Value of the cattle – past sales

  1. On looking at the wife’s material it seems to me that the wife has been preoccupied in establishing the number of cattle sold over the past years through her own research on the internet.  She has conducted internet searches looking for results of the sales and in particular the “[DB] Sales”.  The wife sets out at paragraphs 44 to 51 the results of her searches going back ten years.   She says: ten cattle were sold in 2000; three bulls in 2001; three bulls in 2003; a single bull in 2004: five bulls in 2005 and four bulls in 2006.  The wife has averaged out the sale prices.  The wife says her internet search also reveals that their former partnership sold a stud for $4,500.00 in 2007.  Other references are made to sales in March 2009 of forty three cattle under the brand of the parties’ former partnership. 

  2. The wife asks that I adopt figures estimated by her with reference to the internet sale figures as a guide as to how much the current cattle might be worth now.  The wife’s own speculative calculations result in a possible value of $171,460. 00 for the cattle. 

  3. The wife’s reference to sales ten years ago, in 2000 and up to 2003 go back to the first period of their marriage prior to their first division of property.  The subsequent sale of ten bulls from 2002 to 2006 are in the context of the parties living separately from 2003 until 2007, and on the husband’s evidence, the parties were separated for most of this period.  

Livestock figures

  1. The husband swears to having 86 cattle at the date of hearing.  The wife says there may be horses as well.  The husband had up to six horses as shown in the June 2009 livestock figures.

  2. The wife contends that she needs to have the existing cattle valued as she does not accept the husband’s estimates.  The husband however refers me to the 2009 Livestock Trading Account for the year ended 2009 as being the best evidence at this stage of past sales[6].  This document shows:

    a)During the course of the year ending June 2009, 28 cattle were sold which resulted in a gross profit of $37,877.22. The opening stock of cattle was 113 and there was a natural increase of 24 cattle, bringing the total number to 137.

    b)The opening stock for the same period for horses is shown at five plus one purchased.  There were no sales of horses as of 30 June 2009.

-- Entries shown --

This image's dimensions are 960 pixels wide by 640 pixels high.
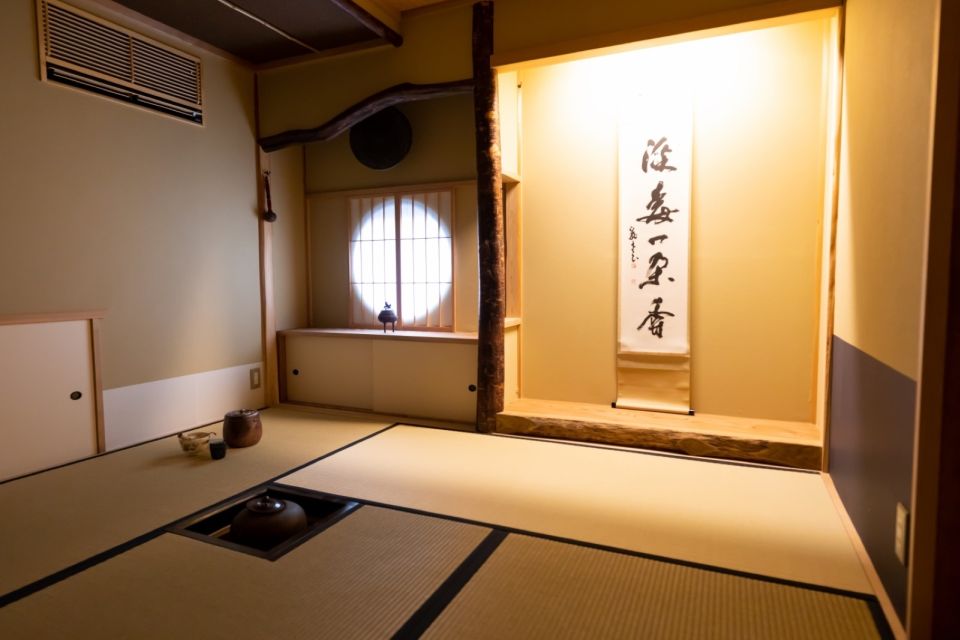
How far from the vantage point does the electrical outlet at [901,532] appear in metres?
1.60

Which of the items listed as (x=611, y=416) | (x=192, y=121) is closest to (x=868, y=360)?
(x=611, y=416)

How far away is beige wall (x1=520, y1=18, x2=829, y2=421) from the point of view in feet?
11.1

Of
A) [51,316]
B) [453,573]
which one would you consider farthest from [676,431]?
[51,316]

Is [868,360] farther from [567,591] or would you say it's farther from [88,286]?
[88,286]

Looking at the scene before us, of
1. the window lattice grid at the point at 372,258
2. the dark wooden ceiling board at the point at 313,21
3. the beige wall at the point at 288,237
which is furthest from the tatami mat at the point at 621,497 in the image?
the dark wooden ceiling board at the point at 313,21

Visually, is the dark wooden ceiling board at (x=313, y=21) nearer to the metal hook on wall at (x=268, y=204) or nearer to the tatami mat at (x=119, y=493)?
the metal hook on wall at (x=268, y=204)

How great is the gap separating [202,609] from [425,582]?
2.31ft

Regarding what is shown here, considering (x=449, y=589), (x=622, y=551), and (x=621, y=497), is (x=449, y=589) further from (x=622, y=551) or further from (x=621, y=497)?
(x=621, y=497)

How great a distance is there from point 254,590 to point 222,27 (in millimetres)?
3631

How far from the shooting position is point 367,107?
13.7ft

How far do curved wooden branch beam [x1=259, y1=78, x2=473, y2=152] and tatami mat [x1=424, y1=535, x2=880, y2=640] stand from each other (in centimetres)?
303

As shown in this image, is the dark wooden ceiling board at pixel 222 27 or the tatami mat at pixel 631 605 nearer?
the tatami mat at pixel 631 605

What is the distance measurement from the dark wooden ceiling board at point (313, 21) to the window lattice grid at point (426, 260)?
1.22 meters

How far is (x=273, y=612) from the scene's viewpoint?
1778 millimetres
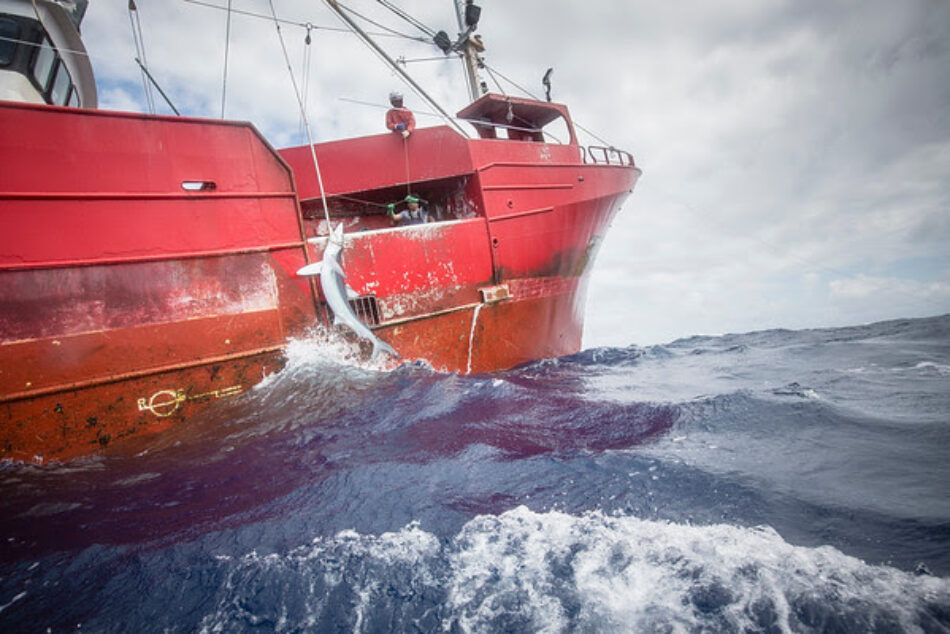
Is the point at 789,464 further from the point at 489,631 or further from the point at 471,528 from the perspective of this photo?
the point at 489,631

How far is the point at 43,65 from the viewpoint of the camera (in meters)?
5.59

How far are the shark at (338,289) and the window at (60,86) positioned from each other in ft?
16.6

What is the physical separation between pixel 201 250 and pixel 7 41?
394 centimetres

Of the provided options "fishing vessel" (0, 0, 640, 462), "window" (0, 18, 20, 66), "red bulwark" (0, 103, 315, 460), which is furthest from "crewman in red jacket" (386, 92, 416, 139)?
"window" (0, 18, 20, 66)

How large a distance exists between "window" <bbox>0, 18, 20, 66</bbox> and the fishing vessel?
0.02 metres

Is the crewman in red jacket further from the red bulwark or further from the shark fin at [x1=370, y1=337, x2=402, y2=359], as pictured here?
the shark fin at [x1=370, y1=337, x2=402, y2=359]

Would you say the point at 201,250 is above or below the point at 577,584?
above

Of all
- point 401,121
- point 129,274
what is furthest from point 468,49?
point 129,274

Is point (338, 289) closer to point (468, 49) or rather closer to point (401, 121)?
point (401, 121)

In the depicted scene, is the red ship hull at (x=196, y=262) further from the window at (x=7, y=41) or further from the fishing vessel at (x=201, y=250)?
the window at (x=7, y=41)

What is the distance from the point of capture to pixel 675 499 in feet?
7.57

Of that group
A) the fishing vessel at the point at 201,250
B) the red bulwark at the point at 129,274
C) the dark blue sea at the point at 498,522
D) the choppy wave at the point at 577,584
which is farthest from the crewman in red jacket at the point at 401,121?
the choppy wave at the point at 577,584

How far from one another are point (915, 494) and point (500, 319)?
16.2ft

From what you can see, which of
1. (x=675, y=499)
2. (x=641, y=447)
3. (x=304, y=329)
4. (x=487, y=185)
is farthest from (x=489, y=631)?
(x=487, y=185)
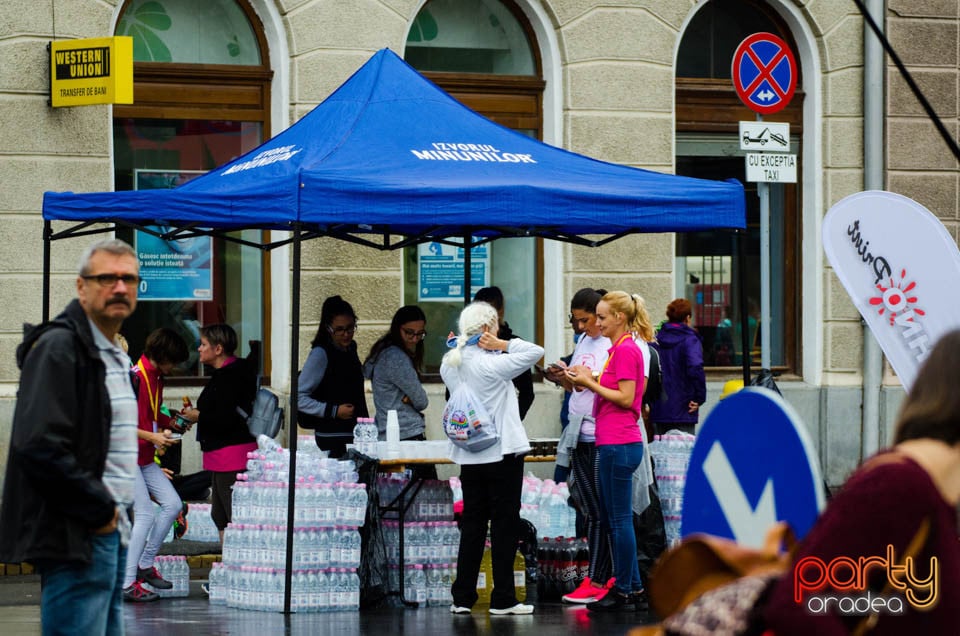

-- Instruction 1 --
In the records, rewrite the lines starting with the line containing "How far is (x=273, y=612)" and going on through the line containing "0.02 metres", replacing "shark" with "dolphin" and changing nothing else. Leave the pictures out of your answer.
-- Instruction 2 --
Continue the court excerpt on the value of the cattle and the livestock figures, starting right after its last sentence.

-- Expected output 1 --
How far is (x=273, y=612) from the scene's viewpoint?
1778 millimetres
Is the point at 789,464 further from the point at 489,631 or further from the point at 471,528 from the perspective of this photo?
the point at 489,631

How far is the point at 43,65 from the viewpoint of the camera (in meters)?
5.59

How far are the dolphin at (338,289) and the window at (60,86) positioned from each other in ft?
16.6

What is the physical separation between pixel 201 250 and pixel 7 41?
394 centimetres

Of the provided options "fishing vessel" (0, 0, 640, 462), "window" (0, 18, 20, 66), "red bulwark" (0, 103, 315, 460), which is furthest from "crewman in red jacket" (386, 92, 416, 139)?
"window" (0, 18, 20, 66)

How large a distance exists between "window" <bbox>0, 18, 20, 66</bbox> and the fishing vessel?
0.02 metres

-- Expected output 2 --
    c)According to the 2008 Livestock trading account twelve cattle were sold for a gross income of $13,010.83 and there were no sales of horses.

    d)Perusal of the Livestock trading account for the year ended 30 June 2007 reveals there were thirteen cattle sold for a gross figure of $32,470.00 and there were no horses sold.

    e)The Livestock Trading Account for 2007 shows that the sales in 2006 were eighteen cattle at a gross figure of $25,500.00.

    [6] Exhibit W1.

  1. As at 30 June 2009 the 2009 the livestock trading figures of the husband indicate the existence of 137 cattle and 6 horses owned by the husband.  The number of cattle in existence as at 22 April 2010 is 86 as deposed to by the father consisting of 50 cows, 12 calves, 8 heifers, 16 bulls.

  2. I note also that security given for the lending facility of $40,000.00 from [E] facility is livestock shown on the annexure to the document as “45 cows, 32 heifers, 32 bulls”.   The document is dated 24 June 2008[7].

    [7] Exhibit W2.

  3. In relation to the likely past sales and the funds received from those sales, for the purpose of this application I am satisfied that the sales figures as shown in the Livestock Trading Account are the best evidence of the past sales made by the husband. 

  4. A perusal of the financial records of sales in the years 2006 through to 2009 shows the selling of cattle has been done at modest levels.  The annual turnover for the years 2006 to 2009 shows sales at figures such as $25,500 in 2006, $32,470 in 2007 and $13,010 in 2008.  I consider the trading figures to be the most reliable figures for my purposes at this stage. 

  5. I accept the submission of Mr Betts of Counsel for the father, that the speculations of the wife to the current value of the cattle at over $200,000.00 bears no resemblance to the apparent wealth of these parties in the past or to their current asset pool.

  6. The wife’s internet searches are random and without any context.  I do not accept the wife’s speculations coupled with her inferences as being a reliable guide as to what the current value of the existing cattle might be.

Valuing “the business”

  1. The wife also contends that funds from the proposed payment of $80,000.00 ought to be spent valuing “the business”.  I have evidence of its profitability or rather lack of it.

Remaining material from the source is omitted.